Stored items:
BEGIN
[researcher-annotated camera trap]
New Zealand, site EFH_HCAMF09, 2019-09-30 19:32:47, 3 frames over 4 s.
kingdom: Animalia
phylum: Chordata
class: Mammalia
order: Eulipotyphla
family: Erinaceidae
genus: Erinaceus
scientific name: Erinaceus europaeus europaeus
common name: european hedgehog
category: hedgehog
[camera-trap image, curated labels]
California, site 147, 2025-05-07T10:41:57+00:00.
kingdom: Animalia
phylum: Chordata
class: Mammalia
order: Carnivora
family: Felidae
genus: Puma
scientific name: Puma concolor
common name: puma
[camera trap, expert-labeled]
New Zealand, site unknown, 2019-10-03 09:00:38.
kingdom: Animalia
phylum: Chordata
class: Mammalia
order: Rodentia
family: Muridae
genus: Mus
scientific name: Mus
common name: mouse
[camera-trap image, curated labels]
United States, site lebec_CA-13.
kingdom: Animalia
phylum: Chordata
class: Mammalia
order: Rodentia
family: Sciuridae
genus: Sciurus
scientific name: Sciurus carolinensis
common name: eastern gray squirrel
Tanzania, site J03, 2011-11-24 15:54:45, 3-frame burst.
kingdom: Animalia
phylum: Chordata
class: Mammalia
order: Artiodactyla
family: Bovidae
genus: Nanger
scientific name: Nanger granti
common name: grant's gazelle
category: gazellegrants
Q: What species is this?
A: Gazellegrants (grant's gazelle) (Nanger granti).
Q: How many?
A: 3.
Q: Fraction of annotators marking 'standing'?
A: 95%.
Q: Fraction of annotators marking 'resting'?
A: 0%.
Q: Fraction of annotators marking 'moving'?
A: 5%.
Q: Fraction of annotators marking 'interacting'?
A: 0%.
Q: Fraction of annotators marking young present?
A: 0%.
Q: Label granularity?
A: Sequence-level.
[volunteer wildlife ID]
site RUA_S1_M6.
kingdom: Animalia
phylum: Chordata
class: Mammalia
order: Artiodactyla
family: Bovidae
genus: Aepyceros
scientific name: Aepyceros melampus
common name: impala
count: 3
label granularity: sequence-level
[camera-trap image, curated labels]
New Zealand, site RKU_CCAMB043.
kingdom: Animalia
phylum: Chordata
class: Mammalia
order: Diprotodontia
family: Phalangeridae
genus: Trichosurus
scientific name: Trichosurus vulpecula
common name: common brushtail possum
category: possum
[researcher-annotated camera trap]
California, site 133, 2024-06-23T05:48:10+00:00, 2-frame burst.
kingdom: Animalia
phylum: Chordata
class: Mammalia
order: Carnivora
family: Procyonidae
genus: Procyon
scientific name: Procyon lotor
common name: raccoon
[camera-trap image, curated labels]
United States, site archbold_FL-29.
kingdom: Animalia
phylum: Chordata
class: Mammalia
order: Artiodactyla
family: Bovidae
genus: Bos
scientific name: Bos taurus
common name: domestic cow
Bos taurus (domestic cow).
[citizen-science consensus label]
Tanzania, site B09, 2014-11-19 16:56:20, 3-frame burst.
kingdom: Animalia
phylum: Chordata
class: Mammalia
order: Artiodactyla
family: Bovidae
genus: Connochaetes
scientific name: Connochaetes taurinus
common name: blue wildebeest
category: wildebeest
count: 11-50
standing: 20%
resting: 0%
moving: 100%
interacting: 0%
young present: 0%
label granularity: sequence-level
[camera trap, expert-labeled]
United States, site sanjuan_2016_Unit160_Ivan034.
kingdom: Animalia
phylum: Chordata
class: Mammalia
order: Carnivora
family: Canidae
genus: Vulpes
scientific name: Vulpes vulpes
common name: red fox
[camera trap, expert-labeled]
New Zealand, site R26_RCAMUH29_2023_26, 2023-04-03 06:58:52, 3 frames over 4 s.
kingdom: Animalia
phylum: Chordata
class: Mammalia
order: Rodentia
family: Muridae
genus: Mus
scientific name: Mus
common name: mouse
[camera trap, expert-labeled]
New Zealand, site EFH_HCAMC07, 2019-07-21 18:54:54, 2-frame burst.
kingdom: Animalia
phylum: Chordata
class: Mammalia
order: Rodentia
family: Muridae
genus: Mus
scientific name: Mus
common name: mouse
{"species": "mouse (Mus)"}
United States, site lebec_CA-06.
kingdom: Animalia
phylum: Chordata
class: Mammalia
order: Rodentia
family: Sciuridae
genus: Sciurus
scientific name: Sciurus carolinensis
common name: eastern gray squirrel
END
**WHAT IS EXPECTED**
Having read the entries above, set each one down again exactly.

**SOLUTION TO THE EXERCISE**
[researcher-annotated camera trap]
New Zealand, site EFH_HCAMF09, 2019-09-30 19:32:47, 3 frames over 4 s.
kingdom: Animalia
phylum: Chordata
class: Mammalia
order: Eulipotyphla
family: Erinaceidae
genus: Erinaceus
scientific name: Erinaceus europaeus europaeus
common name: european hedgehog
category: hedgehog
[camera-trap image, curated labels]
California, site 147, 2025-05-07T10:41:57+00:00.
kingdom: Animalia
phylum: Chordata
class: Mammalia
order: Carnivora
family: Felidae
genus: Puma
scientific name: Puma concolor
common name: puma
[camera trap, expert-labeled]
New Zealand, site unknown, 2019-10-03 09:00:38.
kingdom: Animalia
phylum: Chordata
class: Mammalia
order: Rodentia
family: Muridae
genus: Mus
scientific name: Mus
common name: mouse
[camera-trap image, curated labels]
United States, site lebec_CA-13.
kingdom: Animalia
phylum: Chordata
class: Mammalia
order: Rodentia
family: Sciuridae
genus: Sciurus
scientific name: Sciurus carolinensis
common name: eastern gray squirrel
Tanzania, site J03, 2011-11-24 15:54:45, 3-frame burst.
kingdom: Animalia
phylum: Chordata
class: Mammalia
order: Artiodactyla
family: Bovidae
genus: Nanger
scientific name: Nanger granti
common name: grant's gazelle
category: gazellegrants
Q: What species is this?
A: Gazellegrants (grant's gazelle) (Nanger granti).
Q: How many?
A: 3.
Q: Fraction of annotators marking 'standing'?
A: 95%.
Q: Fraction of annotators marking 'resting'?
A: 0%.
Q: Fraction of annotators marking 'moving'?
A: 5%.
Q: Fraction of annotators marking 'interacting'?
A: 0%.
Q: Fraction of annotators marking young present?
A: 0%.
Q: Label granularity?
A: Sequence-level.
[volunteer wildlife ID]
site RUA_S1_M6.
kingdom: Animalia
phylum: Chordata
class: Mammalia
order: Artiodactyla
family: Bovidae
genus: Aepyceros
scientific name: Aepyceros melampus
common name: impala
count: 3
label granularity: sequence-level
[camera-trap image, curated labels]
New Zealand, site RKU_CCAMB043.
kingdom: Animalia
phylum: Chordata
class: Mammalia
order: Diprotodontia
family: Phalangeridae
genus: Trichosurus
scientific name: Trichosurus vulpecula
common name: common brushtail possum
category: possum
[researcher-annotated camera trap]
California, site 133, 2024-06-23T05:48:10+00:00, 2-frame burst.
kingdom: Animalia
phylum: Chordata
class: Mammalia
order: Carnivora
family: Procyonidae
genus: Procyon
scientific name: Procyon lotor
common name: raccoon
[camera-trap image, curated labels]
United States, site archbold_FL-29.
kingdom: Animalia
phylum: Chordata
class: Mammalia
order: Artiodactyla
family: Bovidae
genus: Bos
scientific name: Bos taurus
common name: domestic cow
Bos taurus (domestic cow).
[citizen-science consensus label]
Tanzania, site B09, 2014-11-19 16:56:20, 3-frame burst.
kingdom: Animalia
phylum: Chordata
class: Mammalia
order: Artiodactyla
family: Bovidae
genus: Connochaetes
scientific name: Connochaetes taurinus
common name: blue wildebeest
category: wildebeest
count: 11-50
standing: 20%
resting: 0%
moving: 100%
interacting: 0%
young present: 0%
label granularity: sequence-level
[camera trap, expert-labeled]
United States, site sanjuan_2016_Unit160_Ivan034.
kingdom: Animalia
phylum: Chordata
class: Mammalia
order: Carnivora
family: Canidae
genus: Vulpes
scientific name: Vulpes vulpes
common name: red fox
[camera trap, expert-labeled]
New Zealand, site R26_RCAMUH29_2023_26, 2023-04-03 06:58:52, 3 frames over 4 s.
kingdom: Animalia
phylum: Chordata
class: Mammalia
order: Rodentia
family: Muridae
genus: Mus
scientific name: Mus
common name: mouse
[camera trap, expert-labeled]
New Zealand, site EFH_HCAMC07, 2019-07-21 18:54:54, 2-frame burst.
kingdom: Animalia
phylum: Chordata
class: Mammalia
order: Rodentia
family: Muridae
genus: Mus
scientific name: Mus
common name: mouse
{"species": "mouse (Mus)"}
United States, site lebec_CA-06.
kingdom: Animalia
phylum: Chordata
class: Mammalia
order: Rodentia
family: Sciuridae
genus: Sciurus
scientific name: Sciurus carolinensis
common name: eastern gray squirrel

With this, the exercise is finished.